▸ THE PROBLEM
Take the data below and extract the lines from the one with "Example from Scenarios" to the one with "小清新田園花朵護眼桌面壁紙圖片", inclusive, exactly as written.

▸ GIVEN ENTRIES

○ ○ ○ ○ ○ ○ ○

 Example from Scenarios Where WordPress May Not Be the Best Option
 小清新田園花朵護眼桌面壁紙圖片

○ ○ ○ ○ ○ ○ ○

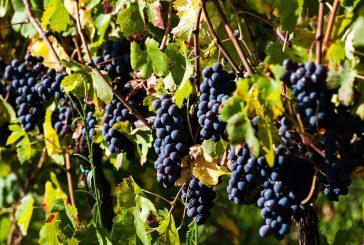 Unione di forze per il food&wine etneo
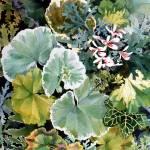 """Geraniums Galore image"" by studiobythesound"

○ ○ ○ ○ ○ ○ ○

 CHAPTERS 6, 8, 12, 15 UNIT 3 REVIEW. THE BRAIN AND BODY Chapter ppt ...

○ ○ ○ ○ ○ ○ ○

▸ OUTPUT
 Example from Scenarios Where WordPress May Not Be the Best Option
 小清新田園花朵護眼桌面壁紙圖片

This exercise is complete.